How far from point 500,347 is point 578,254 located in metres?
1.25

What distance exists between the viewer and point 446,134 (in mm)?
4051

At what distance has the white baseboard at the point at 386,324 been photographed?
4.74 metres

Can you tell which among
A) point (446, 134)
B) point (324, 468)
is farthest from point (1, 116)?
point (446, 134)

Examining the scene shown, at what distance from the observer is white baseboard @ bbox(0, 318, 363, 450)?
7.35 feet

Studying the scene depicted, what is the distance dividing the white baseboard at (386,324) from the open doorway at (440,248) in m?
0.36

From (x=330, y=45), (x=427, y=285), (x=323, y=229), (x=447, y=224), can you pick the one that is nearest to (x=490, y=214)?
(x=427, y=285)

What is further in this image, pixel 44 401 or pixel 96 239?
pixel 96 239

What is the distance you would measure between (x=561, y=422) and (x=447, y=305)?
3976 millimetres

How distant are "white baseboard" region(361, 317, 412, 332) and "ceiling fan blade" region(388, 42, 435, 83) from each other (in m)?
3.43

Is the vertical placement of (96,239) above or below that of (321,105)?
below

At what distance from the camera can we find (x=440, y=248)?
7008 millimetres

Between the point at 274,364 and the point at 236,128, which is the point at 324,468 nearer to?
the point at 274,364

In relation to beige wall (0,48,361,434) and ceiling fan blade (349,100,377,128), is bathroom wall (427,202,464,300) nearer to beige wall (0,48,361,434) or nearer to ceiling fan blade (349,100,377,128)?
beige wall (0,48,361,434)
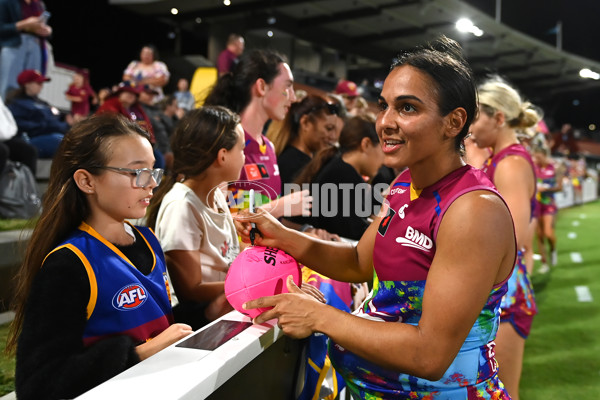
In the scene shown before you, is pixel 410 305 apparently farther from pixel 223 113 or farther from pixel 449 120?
pixel 223 113

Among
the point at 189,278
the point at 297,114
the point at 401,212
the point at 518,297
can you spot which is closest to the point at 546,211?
the point at 297,114

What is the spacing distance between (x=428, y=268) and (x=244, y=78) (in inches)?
92.1

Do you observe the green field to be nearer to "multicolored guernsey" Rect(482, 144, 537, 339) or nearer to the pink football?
"multicolored guernsey" Rect(482, 144, 537, 339)

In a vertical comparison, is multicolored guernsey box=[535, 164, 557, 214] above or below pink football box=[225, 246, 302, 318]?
below

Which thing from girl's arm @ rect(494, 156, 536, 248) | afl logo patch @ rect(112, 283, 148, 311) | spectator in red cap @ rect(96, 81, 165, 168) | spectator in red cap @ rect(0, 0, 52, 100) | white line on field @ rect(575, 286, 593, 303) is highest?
spectator in red cap @ rect(0, 0, 52, 100)

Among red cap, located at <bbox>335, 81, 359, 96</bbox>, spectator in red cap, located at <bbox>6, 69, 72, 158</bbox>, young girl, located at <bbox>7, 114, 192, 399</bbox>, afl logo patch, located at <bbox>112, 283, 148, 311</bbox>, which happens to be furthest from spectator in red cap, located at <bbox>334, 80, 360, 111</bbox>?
afl logo patch, located at <bbox>112, 283, 148, 311</bbox>

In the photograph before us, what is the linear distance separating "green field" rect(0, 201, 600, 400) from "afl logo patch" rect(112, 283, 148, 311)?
1167 millimetres

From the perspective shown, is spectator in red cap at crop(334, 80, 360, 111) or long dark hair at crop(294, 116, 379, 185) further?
spectator in red cap at crop(334, 80, 360, 111)

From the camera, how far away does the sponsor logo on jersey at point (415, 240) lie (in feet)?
4.49

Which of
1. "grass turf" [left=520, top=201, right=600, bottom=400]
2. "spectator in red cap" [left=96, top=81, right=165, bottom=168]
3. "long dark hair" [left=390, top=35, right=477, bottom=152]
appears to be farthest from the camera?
"spectator in red cap" [left=96, top=81, right=165, bottom=168]

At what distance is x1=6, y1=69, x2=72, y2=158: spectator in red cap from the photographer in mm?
5484

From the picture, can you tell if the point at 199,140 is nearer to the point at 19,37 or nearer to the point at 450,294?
the point at 450,294

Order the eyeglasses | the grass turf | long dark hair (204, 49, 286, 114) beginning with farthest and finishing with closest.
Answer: the grass turf → long dark hair (204, 49, 286, 114) → the eyeglasses

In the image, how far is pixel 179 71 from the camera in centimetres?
1677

········

Task goal = In every one of the records above, replace "ceiling fan blade" with "ceiling fan paddle", leaving all other wording unchanged. Omit the pictures from your answer.

Response to the task =
How far from point 500,347 is point 578,254 located in metres?
1.25

What distance exists between the viewer and point 446,134 (in mm)?
4051

At what distance has the white baseboard at the point at 386,324 been photographed?
4.74 metres

Can you tell which among
A) point (446, 134)
B) point (324, 468)
is farthest from point (1, 116)?
point (446, 134)

Examining the scene shown, at what distance from the observer is white baseboard @ bbox(0, 318, 363, 450)?
7.35 feet

Studying the scene depicted, what is the distance dividing the white baseboard at (386,324) from the open doorway at (440,248) in m?
0.36

From (x=330, y=45), (x=427, y=285), (x=323, y=229), (x=447, y=224), can you pick the one that is nearest to (x=490, y=214)?
(x=427, y=285)

What is further in this image, pixel 44 401 or pixel 96 239?
pixel 96 239

What is the distance you would measure between (x=561, y=422) and (x=447, y=305)?
3976 millimetres

How distant are "white baseboard" region(361, 317, 412, 332) and "ceiling fan paddle" region(388, 42, 435, 83) from each other (in m)?
3.43

Is the vertical placement of (96,239) above or below that of (321,105)?
below

At what distance from the camera can we find (x=440, y=248)?
7008 millimetres

Between the point at 274,364 and the point at 236,128, which is the point at 324,468 nearer to?
the point at 274,364

In relation to beige wall (0,48,361,434) and ceiling fan paddle (349,100,377,128), is bathroom wall (427,202,464,300) nearer to beige wall (0,48,361,434) or nearer to ceiling fan paddle (349,100,377,128)?
beige wall (0,48,361,434)
In the scene shown before you, is pixel 410 305 apparently farther from pixel 223 113 or farther from pixel 449 120?
pixel 223 113

Among
the point at 189,278
the point at 297,114
the point at 401,212
the point at 518,297
can you spot which is closest to the point at 546,211?
the point at 297,114

What is the spacing distance between (x=428, y=268) and (x=244, y=78) (in inches)?
92.1

Do you observe the green field to be nearer to "multicolored guernsey" Rect(482, 144, 537, 339) or nearer to the pink football?
"multicolored guernsey" Rect(482, 144, 537, 339)

In a vertical comparison, is multicolored guernsey box=[535, 164, 557, 214] above or below pink football box=[225, 246, 302, 318]?
below

Which thing from girl's arm @ rect(494, 156, 536, 248) | afl logo patch @ rect(112, 283, 148, 311) | spectator in red cap @ rect(96, 81, 165, 168) | spectator in red cap @ rect(0, 0, 52, 100) | white line on field @ rect(575, 286, 593, 303) is highest?
spectator in red cap @ rect(0, 0, 52, 100)

Among red cap, located at <bbox>335, 81, 359, 96</bbox>, spectator in red cap, located at <bbox>6, 69, 72, 158</bbox>, young girl, located at <bbox>7, 114, 192, 399</bbox>, afl logo patch, located at <bbox>112, 283, 148, 311</bbox>, which happens to be furthest from spectator in red cap, located at <bbox>334, 80, 360, 111</bbox>?
afl logo patch, located at <bbox>112, 283, 148, 311</bbox>

In the photograph before us, what is the linear distance separating "green field" rect(0, 201, 600, 400) from "afl logo patch" rect(112, 283, 148, 311)?
1167 millimetres

From the perspective shown, is spectator in red cap at crop(334, 80, 360, 111) or long dark hair at crop(294, 116, 379, 185) further?
spectator in red cap at crop(334, 80, 360, 111)

From the camera, how far away does the sponsor logo on jersey at point (415, 240) lie (in feet)?
4.49

Which of
1. "grass turf" [left=520, top=201, right=600, bottom=400]
2. "spectator in red cap" [left=96, top=81, right=165, bottom=168]
3. "long dark hair" [left=390, top=35, right=477, bottom=152]
appears to be farthest from the camera?
"spectator in red cap" [left=96, top=81, right=165, bottom=168]

At what distance is x1=6, y1=69, x2=72, y2=158: spectator in red cap from the photographer in mm?
5484

From the picture, can you tell if the point at 199,140 is nearer to the point at 19,37 or nearer to the point at 450,294?
the point at 450,294

Order the eyeglasses | the grass turf | long dark hair (204, 49, 286, 114) beginning with farthest and finishing with closest.
Answer: the grass turf → long dark hair (204, 49, 286, 114) → the eyeglasses

In the image, how far is pixel 179 71 from the camera in centimetres?
1677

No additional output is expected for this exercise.